*Source extract*
__________

# Thread: Help! Proof with Sets

1. ## Help! Proof with Sets

Let A, B, C be sets. Prove either using a membership table or other method that:
(A\B) x C = (AxC) \ (BxC)

2. ## Honestly

when it comes to sets first what I would do is draw three intersecting cirlces that represent the sets then test your hypothesis...that is the best way to visualize...from there it may become readily apparent how to do the problem

3. $\displaystyle (x,y) \in \left( {A\backslash B} \right) \times C\quad \Rightarrow \quad x \in A \wedge x \notin B \wedge y \in C$
$\displaystyle x \in A \wedge x \notin B \wedge y \in C \Rightarrow \quad \left( {x,y} \right) \in A \times C \wedge \left( {x,y} \right) \notin B \times C$
$\displaystyle \left( {x,y} \right) \in A \times C \wedge \left( {x,y} \right) \notin B \times C \Rightarrow \quad \left( {x,y} \right) \in \left[ {\left( {A \times C} \right)\backslash \left( {B \times C} \right)} \right]$

Can you turn that around to get both ways?

__________

*Material provided*
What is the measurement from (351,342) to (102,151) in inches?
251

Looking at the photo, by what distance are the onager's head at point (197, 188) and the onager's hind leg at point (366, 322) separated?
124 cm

__________

*Required task 1*
Answer the following from the set-proof thread above, one line each.
(a) What equation does the original post ask to be proved?
(b) Which methods does the original post allow for the proof?
(c) With what question does the last reply end?
*Required task 2*
Say whether each statement agrees with the set-proof thread above. Give yes or no, and quote the words of the thread that decide it.
(a) The original post requires the proof to use a membership table.
(b) The second reply presents its approach as a way to visualize the sets.
(c) The last reply asks whether its argument can be reversed.
*Required task 3*
Extend the set-proof thread above with a further reply that follows its last post.

*Response 1*
(a) (A\B) x C = (AxC) \ (BxC)
(b) A membership table or another method.
(c) "Can you turn that around to get both ways?"

*Response 2*
(a) No. "Prove either using a membership table or other method"
(b) Yes. "that is the best way to visualize"
(c) Yes. "Can you turn that around to get both ways?"

*Response 3*
4. Do I literally just reverse what you showed me?
And then say that this proves them equal because (x,y) is on both (A\B)xC and (AxC)\(BxC) ?

5. Originally Posted by vballnyy2
Do I literally just reverse what you showed me?
And then say that this proves them equal because (x,y) is on both (A\B)xC and (AxC)\(BxC) ?
Not necessarily. See if you can do it or if you need a different proof to go backwards, make sure that it works from your beginning assumption of (AxC)\(BxC).

And to prove that two sets are equal, you prove that they are subsets of each other - not "because (x,y) is on both (A\B)xC and (AxC)\(BxC)" but maybe that's what you mean.

6. Originally Posted by vballnyy2
Do I literally just reverse what you showed me?
Not quite! It is a bit more tricky.
$\displaystyle \left( {x,y} \right) \notin B \times C \Rightarrow \quad x \notin B \vee y \notin C$
It really is a different proof.

7. Originally Posted by Plato
Not quite! It is a bit more tricky.
$\displaystyle \left( {x,y} \right) \notin B \times C \Rightarrow \quad x \notin B \vee y \notin C$
It really is a different proof.

OK I'm giving it a try... not sure if this makes sense:

So for the second part...

If (x,y) is in [(AxC)\(BxC)] then (x,y) is not in (BxC).
This means that x is not in B or y is not in C.
Since (x,y) is in (AxC) then y is in C, so x is not in B.
Therefore, x is in A, x is not in B, and y is in C,
so (x,y) is in (A\B) x C.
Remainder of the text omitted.